The #scores operator retrieves a list of document scores from the score index. A good example of this might be a static document prior like PageRank. You would refer to PageRank like this: #scores:pagerank().
The #extents operator is used for fields, like titles or headings. The operator #extents:title() retrieves a list of title field positions for use in the #inside operator, or all by itself.
The #positions operator retrieves word position information. This is useful when using a proximity operator, like this: #ordered( #positions:white() #positions:house() ). You can use the #counts operator for words as well, but the #counts operator returns only counts. Therefore, it can only be used with operators that only need term count information, like #feature:dirichlet.
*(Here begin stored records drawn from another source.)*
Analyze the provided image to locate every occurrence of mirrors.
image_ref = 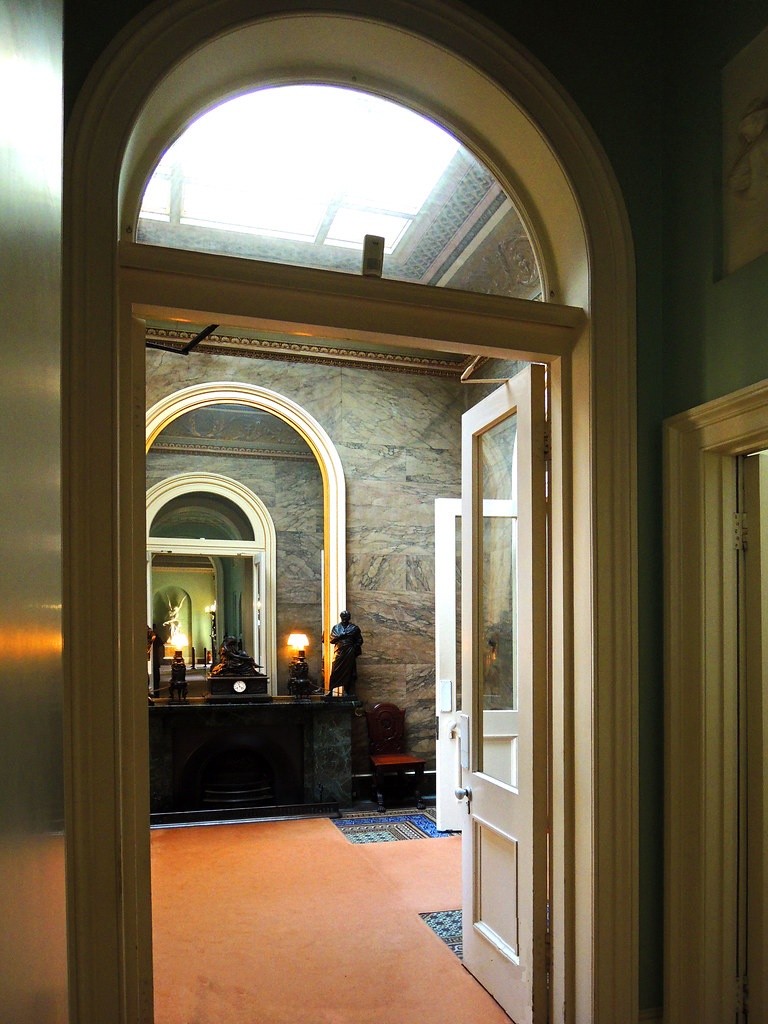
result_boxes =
[145,382,348,704]
[144,471,278,696]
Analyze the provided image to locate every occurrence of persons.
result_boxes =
[153,624,165,698]
[219,636,262,671]
[163,606,181,643]
[147,625,157,661]
[326,610,364,696]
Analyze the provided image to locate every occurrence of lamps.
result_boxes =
[167,630,188,701]
[288,632,313,697]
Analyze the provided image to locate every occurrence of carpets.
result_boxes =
[419,908,463,962]
[329,805,460,843]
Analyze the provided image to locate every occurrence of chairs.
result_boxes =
[363,702,427,812]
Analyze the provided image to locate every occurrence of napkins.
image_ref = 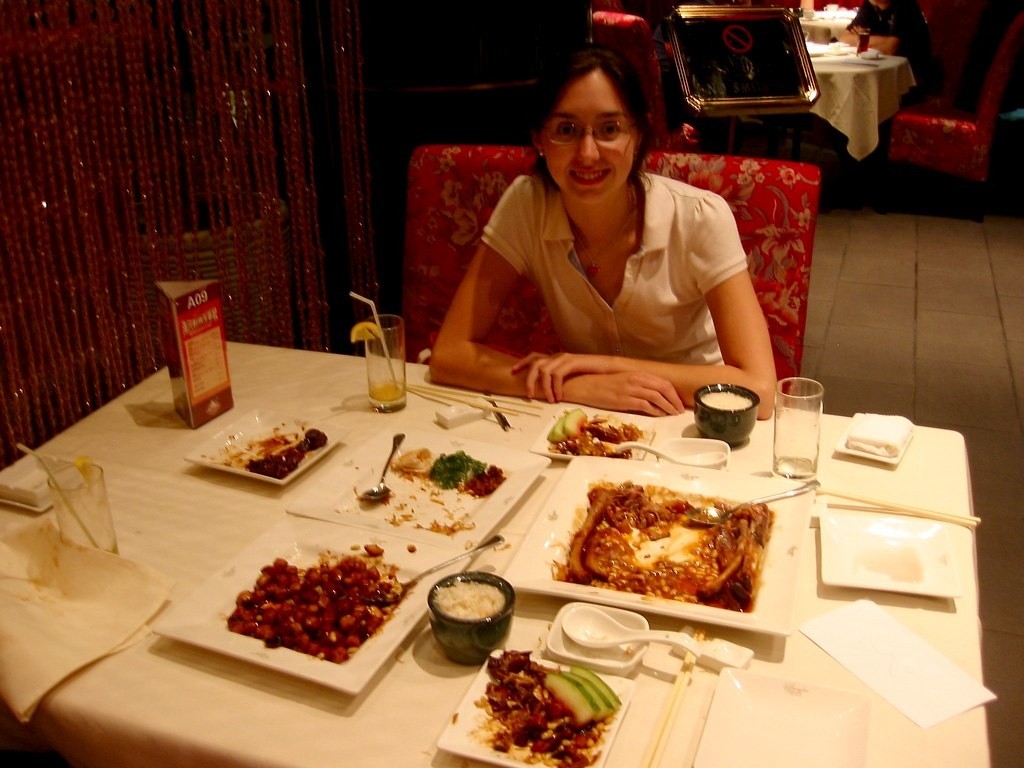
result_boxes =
[846,412,916,457]
[796,595,997,728]
[0,517,168,723]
To turn term or extent counts into scores (which may be probabilities), we use term weighting functions. The standard one is dirichlet, which performs well in practice. The dirichlet method accepts mu as a smoothing parameter. If none is given, the default value of 1500 is used. The dirichlet method also relies on a collectionProbability value which is automatically computed from the index, but can be overridden within the query.
#combine: Takes many ScoreIterators as arguments. Adds the score from each iterator to form a final document score. (Note that the probabilistic operators are in log space, so this addition is like multiplying probabilities).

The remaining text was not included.